Second-time buyers still seeing toughest market for decades
The problems faced by first timers attempting to get into the UK property market have been well documented over the last year. However, there are also sizeable problems facing those looking to move out of their first properties for sale and into a bigger house when it comes time to upgrade.
According to a new study which has been carried out by Lloyds TSB, second-time buyers are still facing some of the most sizeable issues surrounding the property market because of the fact that the price for their own home is so low, leaving them with negative equity and a lower chance of being able to afford their next house.
The fact that there are also a much reduced level of first-timers looking to move into the market is also causing issues, as it means there is less demand for houses traditionally bought by first timers, cutting the natural flow of the market and reducing the number of second-time buyers who can afford to move to a larger property.

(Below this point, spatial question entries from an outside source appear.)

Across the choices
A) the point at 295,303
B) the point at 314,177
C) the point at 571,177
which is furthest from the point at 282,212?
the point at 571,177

The study discovered that the proportion of buyers who are moving from one house to another is now at its lowest level since 2001.

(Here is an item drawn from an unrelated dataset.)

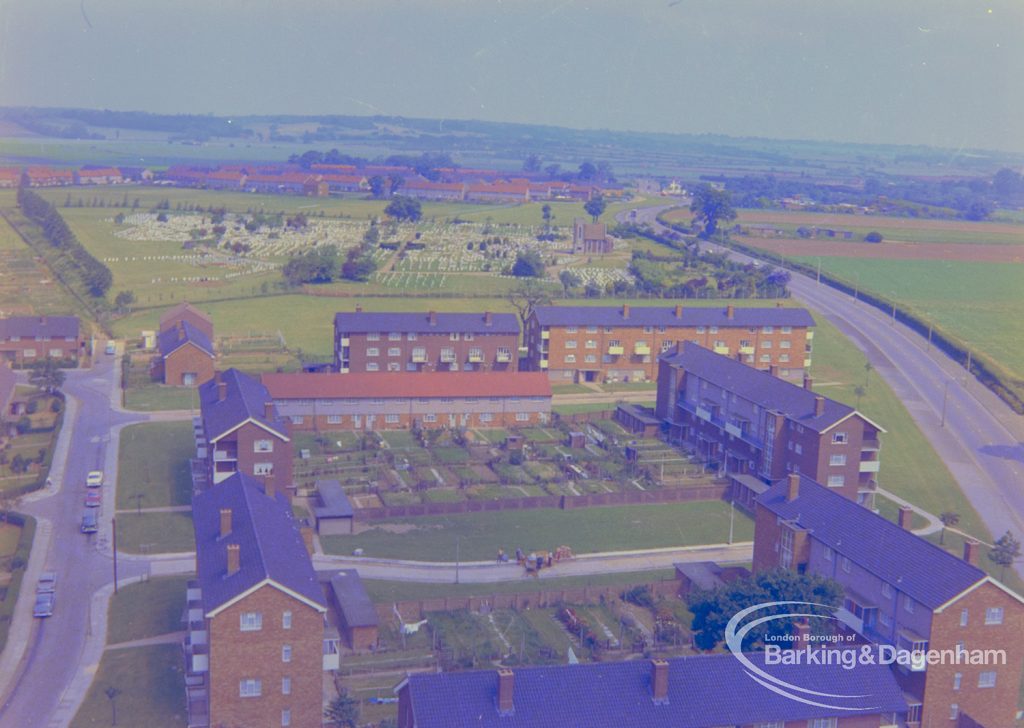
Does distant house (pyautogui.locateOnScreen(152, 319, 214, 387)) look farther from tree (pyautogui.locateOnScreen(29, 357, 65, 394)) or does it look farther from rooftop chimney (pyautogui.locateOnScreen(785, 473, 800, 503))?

It was also found that the amount of equity that people come out of after selling their first house now amounts to just five per cent, compared to the average of 44 per cent that was seen in 2005.

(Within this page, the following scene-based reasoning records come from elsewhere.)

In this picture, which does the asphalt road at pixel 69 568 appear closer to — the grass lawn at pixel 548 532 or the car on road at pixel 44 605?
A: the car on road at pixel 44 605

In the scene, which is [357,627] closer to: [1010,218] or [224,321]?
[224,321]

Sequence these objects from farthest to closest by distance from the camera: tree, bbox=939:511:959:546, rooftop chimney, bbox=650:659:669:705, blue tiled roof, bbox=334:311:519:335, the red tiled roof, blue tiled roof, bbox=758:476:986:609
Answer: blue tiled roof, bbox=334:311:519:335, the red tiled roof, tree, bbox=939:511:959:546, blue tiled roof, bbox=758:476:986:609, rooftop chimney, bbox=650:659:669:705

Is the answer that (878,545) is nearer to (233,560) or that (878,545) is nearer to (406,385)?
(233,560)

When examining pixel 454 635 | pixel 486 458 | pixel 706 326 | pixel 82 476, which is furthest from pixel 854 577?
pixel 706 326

Suren Thiru, housing economist at Lloyds TSB, said: "It is clearly very concerning that the challenges facing those attempting to take their second step on the housing ladder are the toughest for more than a generation. This follows the significant decline in house prices over recent years and the subsequent erosion of equity among those who bought for the first time at close to the peak of the market."
"The current problems facing second steppers have serious implications for the wider housing market, creating a bottleneck that significantly limits the number of homes available to first-time buyers."